On 01/28/2011 01:01 PM, Dave Abrahams wrote:
At Fri, 28 Jan 2011 12:26:59 -0800 (PST), Artyom wrote:
Give me a break... Who uses NUMA for string processing?!
Anyone running on a multiprocessor system with AMD Opterons or Intel Nehalem or Tukwila processors. You don't always get to choose the kind of architecture your code will run on, and those systems are all NUMA. But even when you do get to choose, some very large problems that would be appropriate to NUMA involve lots of strings.

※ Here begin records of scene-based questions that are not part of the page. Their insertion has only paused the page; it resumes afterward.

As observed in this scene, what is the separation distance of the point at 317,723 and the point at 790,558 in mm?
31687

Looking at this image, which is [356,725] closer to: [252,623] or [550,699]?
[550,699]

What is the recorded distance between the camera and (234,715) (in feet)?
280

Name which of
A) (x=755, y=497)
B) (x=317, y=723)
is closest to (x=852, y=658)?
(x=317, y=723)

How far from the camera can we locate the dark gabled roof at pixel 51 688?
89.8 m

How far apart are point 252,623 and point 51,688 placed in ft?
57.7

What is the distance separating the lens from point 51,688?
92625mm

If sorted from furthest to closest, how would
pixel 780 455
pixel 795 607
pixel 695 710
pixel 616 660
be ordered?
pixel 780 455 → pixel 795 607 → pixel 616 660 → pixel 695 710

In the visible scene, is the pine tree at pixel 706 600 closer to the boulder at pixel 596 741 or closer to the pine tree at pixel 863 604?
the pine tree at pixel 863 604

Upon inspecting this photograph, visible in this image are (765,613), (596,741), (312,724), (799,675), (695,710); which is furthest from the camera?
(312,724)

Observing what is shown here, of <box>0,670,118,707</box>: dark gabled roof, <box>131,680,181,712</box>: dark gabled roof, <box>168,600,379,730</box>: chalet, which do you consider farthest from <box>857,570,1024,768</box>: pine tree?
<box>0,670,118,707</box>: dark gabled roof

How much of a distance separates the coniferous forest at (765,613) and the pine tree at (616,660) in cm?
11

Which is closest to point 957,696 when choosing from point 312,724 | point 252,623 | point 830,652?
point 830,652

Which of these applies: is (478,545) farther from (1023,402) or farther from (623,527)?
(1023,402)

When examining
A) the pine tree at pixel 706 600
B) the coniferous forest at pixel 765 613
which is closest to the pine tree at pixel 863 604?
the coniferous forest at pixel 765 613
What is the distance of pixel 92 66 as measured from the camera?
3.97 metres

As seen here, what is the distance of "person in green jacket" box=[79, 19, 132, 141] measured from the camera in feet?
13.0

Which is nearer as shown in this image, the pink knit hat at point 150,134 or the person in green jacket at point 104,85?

What hasn't been explained is how NUMA is relevant to the design of this string type. As far as I understand, the main consideration required for NUMA systems is to try to have each processor use the portion of memory that it can access most efficiently. Potentially this suggests that if a large string is to be shared read-only between two threads running on different NUMA nodes, it might be advantageous for it to be copied into memory that can be accessed quickly by the second thread (assuming it is initially in memory optimal for the first thread). Thus, it seems it would be useful for a string/buffer type that is by default reference-counted/COW to also support explicit copying. This could also be useful for a reference-counted string type with a compile time policy of using non-locking, non-atomic operations to handle the reference counting (for use only by a single thread), as atomic operations often incur significant overhead compared to a non-atomic operation. However, as far as whether to use contiguous virtual memory or break the string up into non-contiguous chunks, I don't see the relevance.